[start]

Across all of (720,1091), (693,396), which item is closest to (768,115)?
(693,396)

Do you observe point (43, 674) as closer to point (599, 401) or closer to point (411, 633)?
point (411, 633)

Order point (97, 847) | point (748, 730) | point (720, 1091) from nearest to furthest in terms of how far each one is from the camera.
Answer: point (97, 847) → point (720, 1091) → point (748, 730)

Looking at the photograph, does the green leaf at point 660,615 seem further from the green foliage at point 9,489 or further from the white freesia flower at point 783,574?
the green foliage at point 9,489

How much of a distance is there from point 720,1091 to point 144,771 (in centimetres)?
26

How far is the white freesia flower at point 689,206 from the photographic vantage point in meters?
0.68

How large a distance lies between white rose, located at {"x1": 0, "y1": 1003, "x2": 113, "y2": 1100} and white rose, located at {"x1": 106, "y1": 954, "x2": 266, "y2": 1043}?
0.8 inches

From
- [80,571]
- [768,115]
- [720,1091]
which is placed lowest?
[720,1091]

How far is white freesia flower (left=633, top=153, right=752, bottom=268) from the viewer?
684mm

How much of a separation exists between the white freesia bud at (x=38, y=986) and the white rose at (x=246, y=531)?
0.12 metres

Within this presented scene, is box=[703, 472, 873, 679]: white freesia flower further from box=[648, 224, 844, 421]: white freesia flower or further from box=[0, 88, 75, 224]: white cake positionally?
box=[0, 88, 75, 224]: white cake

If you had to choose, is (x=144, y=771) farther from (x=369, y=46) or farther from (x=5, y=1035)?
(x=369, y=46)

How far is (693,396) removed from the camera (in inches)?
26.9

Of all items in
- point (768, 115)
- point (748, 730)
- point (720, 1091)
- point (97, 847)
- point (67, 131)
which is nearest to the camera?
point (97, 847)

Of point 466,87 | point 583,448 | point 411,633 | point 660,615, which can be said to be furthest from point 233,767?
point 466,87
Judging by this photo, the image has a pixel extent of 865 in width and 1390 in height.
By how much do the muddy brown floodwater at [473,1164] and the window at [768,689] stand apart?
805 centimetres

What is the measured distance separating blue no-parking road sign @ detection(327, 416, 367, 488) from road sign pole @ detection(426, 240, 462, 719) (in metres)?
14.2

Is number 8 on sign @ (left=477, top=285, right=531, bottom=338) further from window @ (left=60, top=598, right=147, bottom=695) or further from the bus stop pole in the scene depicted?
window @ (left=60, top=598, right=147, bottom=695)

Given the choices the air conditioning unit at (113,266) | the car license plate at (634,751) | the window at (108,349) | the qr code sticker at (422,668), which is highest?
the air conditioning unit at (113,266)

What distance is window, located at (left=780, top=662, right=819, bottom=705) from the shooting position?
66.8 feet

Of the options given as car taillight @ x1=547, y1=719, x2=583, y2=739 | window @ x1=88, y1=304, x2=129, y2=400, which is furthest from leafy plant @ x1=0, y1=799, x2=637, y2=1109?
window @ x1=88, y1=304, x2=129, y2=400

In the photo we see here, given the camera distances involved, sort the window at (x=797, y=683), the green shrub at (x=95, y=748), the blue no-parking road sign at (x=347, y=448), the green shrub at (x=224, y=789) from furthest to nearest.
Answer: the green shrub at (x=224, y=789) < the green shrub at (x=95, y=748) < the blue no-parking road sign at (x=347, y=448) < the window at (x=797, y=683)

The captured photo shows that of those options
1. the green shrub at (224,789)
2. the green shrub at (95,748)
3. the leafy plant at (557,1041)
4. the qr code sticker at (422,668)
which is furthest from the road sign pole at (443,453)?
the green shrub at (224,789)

[end]

=== WORK TO BE COMPLETED ===
Return only the lines running from the line with "The captured photo" to the last line of the records, both included, exactly as written.

=== FULL OUTPUT ===
The captured photo shows that of those options
1. the green shrub at (224,789)
2. the green shrub at (95,748)
3. the leafy plant at (557,1041)
4. the qr code sticker at (422,668)
which is furthest from the road sign pole at (443,453)?
the green shrub at (224,789)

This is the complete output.